Please turn every line of the data below into a Markdown table with two columns, "Row" for the row number and "Data line" for the line itself, leaving out blank lines.

## start The data

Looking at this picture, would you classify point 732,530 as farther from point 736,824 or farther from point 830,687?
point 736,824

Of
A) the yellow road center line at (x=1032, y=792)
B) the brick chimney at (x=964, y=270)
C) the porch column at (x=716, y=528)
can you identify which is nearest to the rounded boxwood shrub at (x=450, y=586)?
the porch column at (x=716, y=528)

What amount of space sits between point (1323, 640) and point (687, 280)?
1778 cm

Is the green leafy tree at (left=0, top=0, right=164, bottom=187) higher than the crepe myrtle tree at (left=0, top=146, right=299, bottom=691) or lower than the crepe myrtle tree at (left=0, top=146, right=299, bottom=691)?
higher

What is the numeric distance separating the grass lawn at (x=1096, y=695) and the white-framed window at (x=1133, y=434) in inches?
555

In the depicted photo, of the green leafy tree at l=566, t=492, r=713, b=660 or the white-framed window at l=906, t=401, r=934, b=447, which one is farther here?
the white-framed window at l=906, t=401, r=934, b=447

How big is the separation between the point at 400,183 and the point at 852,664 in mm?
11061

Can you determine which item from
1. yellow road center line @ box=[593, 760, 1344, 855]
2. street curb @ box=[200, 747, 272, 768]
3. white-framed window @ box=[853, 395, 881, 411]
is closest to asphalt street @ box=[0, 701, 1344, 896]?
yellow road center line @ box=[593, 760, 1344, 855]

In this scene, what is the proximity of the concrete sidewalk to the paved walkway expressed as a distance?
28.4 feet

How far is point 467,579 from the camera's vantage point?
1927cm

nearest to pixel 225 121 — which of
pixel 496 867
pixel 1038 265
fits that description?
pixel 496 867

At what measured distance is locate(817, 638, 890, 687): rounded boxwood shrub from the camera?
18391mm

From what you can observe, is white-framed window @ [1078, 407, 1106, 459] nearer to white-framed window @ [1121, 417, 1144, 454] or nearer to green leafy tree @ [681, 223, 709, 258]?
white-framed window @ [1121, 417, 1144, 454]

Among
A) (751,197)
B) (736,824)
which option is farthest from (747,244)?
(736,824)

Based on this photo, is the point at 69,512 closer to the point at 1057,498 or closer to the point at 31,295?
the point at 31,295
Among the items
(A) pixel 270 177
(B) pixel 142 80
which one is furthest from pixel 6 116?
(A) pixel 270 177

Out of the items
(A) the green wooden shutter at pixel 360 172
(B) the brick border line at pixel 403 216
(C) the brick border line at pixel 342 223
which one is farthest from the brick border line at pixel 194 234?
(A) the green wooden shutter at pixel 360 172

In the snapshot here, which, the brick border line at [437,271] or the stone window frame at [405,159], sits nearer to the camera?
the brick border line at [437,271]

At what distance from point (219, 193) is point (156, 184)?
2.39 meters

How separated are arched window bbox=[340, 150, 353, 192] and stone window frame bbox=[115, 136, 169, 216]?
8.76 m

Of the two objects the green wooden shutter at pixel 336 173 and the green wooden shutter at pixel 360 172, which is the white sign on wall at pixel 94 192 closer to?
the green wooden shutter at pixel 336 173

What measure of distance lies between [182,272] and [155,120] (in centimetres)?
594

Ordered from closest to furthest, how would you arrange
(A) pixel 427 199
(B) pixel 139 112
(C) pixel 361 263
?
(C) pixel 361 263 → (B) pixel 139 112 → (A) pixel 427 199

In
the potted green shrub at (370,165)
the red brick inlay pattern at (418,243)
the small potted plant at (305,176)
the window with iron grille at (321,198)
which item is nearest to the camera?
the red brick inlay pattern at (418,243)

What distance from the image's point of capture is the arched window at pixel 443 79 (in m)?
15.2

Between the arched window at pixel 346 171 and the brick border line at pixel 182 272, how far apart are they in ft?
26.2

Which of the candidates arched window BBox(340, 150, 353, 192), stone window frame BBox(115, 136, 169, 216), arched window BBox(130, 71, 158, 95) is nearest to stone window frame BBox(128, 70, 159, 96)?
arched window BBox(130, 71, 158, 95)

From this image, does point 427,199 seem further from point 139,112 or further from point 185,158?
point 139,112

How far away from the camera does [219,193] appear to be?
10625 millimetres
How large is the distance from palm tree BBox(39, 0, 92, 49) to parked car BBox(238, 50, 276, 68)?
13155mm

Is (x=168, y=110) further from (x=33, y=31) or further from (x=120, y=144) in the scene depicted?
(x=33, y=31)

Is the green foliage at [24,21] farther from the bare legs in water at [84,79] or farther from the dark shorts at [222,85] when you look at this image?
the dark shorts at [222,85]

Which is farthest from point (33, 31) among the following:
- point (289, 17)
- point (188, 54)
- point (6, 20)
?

## end The data

__In response__:
| Row | Data line |
|---|---|
| 1 | Looking at this picture, would you classify point 732,530 as farther from point 736,824 or farther from point 830,687? |
| 2 | point 736,824 |
| 3 | Of |
| 4 | A) the yellow road center line at (x=1032, y=792) |
| 5 | B) the brick chimney at (x=964, y=270) |
| 6 | C) the porch column at (x=716, y=528) |
| 7 | can you identify which is nearest to the rounded boxwood shrub at (x=450, y=586)? |
| 8 | the porch column at (x=716, y=528) |
| 9 | What amount of space sits between point (1323, 640) and point (687, 280)? |
| 10 | 1778 cm |
| 11 | Is the green leafy tree at (left=0, top=0, right=164, bottom=187) higher than the crepe myrtle tree at (left=0, top=146, right=299, bottom=691) or lower than the crepe myrtle tree at (left=0, top=146, right=299, bottom=691)? |
| 12 | higher |
| 13 | What is the numeric distance separating the grass lawn at (x=1096, y=695) and the white-framed window at (x=1133, y=434) in inches? |
| 14 | 555 |
| 15 | In the depicted photo, of the green leafy tree at l=566, t=492, r=713, b=660 or the white-framed window at l=906, t=401, r=934, b=447, which one is farther here? |
| 16 | the white-framed window at l=906, t=401, r=934, b=447 |
| 17 | How big is the separation between the point at 400,183 and the point at 852,664 in mm? |
| 18 | 11061 |
| 19 | Can you determine which item from |
| 20 | 1. yellow road center line @ box=[593, 760, 1344, 855] |
| 21 | 2. street curb @ box=[200, 747, 272, 768] |
| 22 | 3. white-framed window @ box=[853, 395, 881, 411] |
| 23 | is closest to asphalt street @ box=[0, 701, 1344, 896]? |
| 24 | yellow road center line @ box=[593, 760, 1344, 855] |
| 25 | In this scene, what is the proximity of the concrete sidewalk to the paved walkway expressed as a distance? |
| 26 | 28.4 feet |
| 27 | How far is point 467,579 from the camera's vantage point? |
| 28 | 1927cm |
| 29 | nearest to pixel 225 121 — which of |
| 30 | pixel 496 867 |
| 31 | pixel 1038 265 |
| 32 | fits that description? |
| 33 | pixel 496 867 |
| 34 | At what measured distance is locate(817, 638, 890, 687): rounded boxwood shrub from the camera? |
| 35 | 18391mm |
| 36 | From what you can observe, is white-framed window @ [1078, 407, 1106, 459] nearer to white-framed window @ [1121, 417, 1144, 454] or nearer to green leafy tree @ [681, 223, 709, 258]? |
| 37 | white-framed window @ [1121, 417, 1144, 454] |
| 38 | Among |
| 39 | A) (751,197) |
| 40 | B) (736,824) |
| 41 | which option is farthest from (747,244)? |
| 42 | (736,824) |
| 43 | Based on this photo, is the point at 69,512 closer to the point at 1057,498 or closer to the point at 31,295? |
| 44 | the point at 31,295 |
| 45 | Among the items |
| 46 | (A) pixel 270 177 |
| 47 | (B) pixel 142 80 |
| 48 | which one is furthest from pixel 6 116? |
| 49 | (A) pixel 270 177 |
| 50 | Out of the items |
| 51 | (A) the green wooden shutter at pixel 360 172 |
| 52 | (B) the brick border line at pixel 403 216 |
| 53 | (C) the brick border line at pixel 342 223 |
| 54 | which one is farthest from the brick border line at pixel 194 234? |
| 55 | (A) the green wooden shutter at pixel 360 172 |
| 56 | In the snapshot here, which, the brick border line at [437,271] or the stone window frame at [405,159], sits nearer to the camera? |
| 57 | the brick border line at [437,271] |
| 58 | At what distance from point (219, 193) is point (156, 184)? |
| 59 | 2.39 meters |
| 60 | How separated are arched window bbox=[340, 150, 353, 192] and stone window frame bbox=[115, 136, 169, 216]? |
| 61 | 8.76 m |
| 62 | Of the two objects the green wooden shutter at pixel 336 173 and the green wooden shutter at pixel 360 172, which is the white sign on wall at pixel 94 192 closer to? |
| 63 | the green wooden shutter at pixel 336 173 |
| 64 | What measure of distance lies between [182,272] and [155,120] (in centimetres)? |
| 65 | 594 |
| 66 | Ordered from closest to furthest, how would you arrange |
| 67 | (A) pixel 427 199 |
| 68 | (B) pixel 139 112 |
| 69 | (C) pixel 361 263 |
| 70 | ? |
| 71 | (C) pixel 361 263 → (B) pixel 139 112 → (A) pixel 427 199 |
| 72 | In |
| 73 | the potted green shrub at (370,165) |
| 74 | the red brick inlay pattern at (418,243) |
| 75 | the small potted plant at (305,176) |
| 76 | the window with iron grille at (321,198) |
| 77 | which item is nearest to the camera? |
| 78 | the red brick inlay pattern at (418,243) |
| 79 | What distance from the image's point of capture is the arched window at pixel 443 79 (in m)? |
| 80 | 15.2 |
| 81 | Between the arched window at pixel 346 171 and the brick border line at pixel 182 272, how far apart are they in ft? |
| 82 | 26.2 |
| 83 | Which of the candidates arched window BBox(340, 150, 353, 192), stone window frame BBox(115, 136, 169, 216), arched window BBox(130, 71, 158, 95) is nearest to stone window frame BBox(128, 70, 159, 96)? |
| 84 | arched window BBox(130, 71, 158, 95) |
| 85 | From this image, does point 427,199 seem further from point 139,112 or further from point 185,158? |
| 86 | point 139,112 |
| 87 | How far away from the camera does [219,193] appear to be? |
| 88 | 10625 millimetres |
| 89 | How large is the distance from palm tree BBox(39, 0, 92, 49) to parked car BBox(238, 50, 276, 68)? |
| 90 | 13155mm |
| 91 | Is (x=168, y=110) further from (x=33, y=31) or further from (x=120, y=144) in the scene depicted? |
| 92 | (x=33, y=31) |
| 93 | Is the green foliage at [24,21] farther from the bare legs in water at [84,79] or farther from the dark shorts at [222,85] when you look at this image? |
| 94 | the dark shorts at [222,85] |
| 95 | Which is farthest from point (33, 31) among the following: |
| 96 | - point (289, 17) |
| 97 | - point (188, 54) |
| 98 | - point (6, 20) |
| 99 | ? |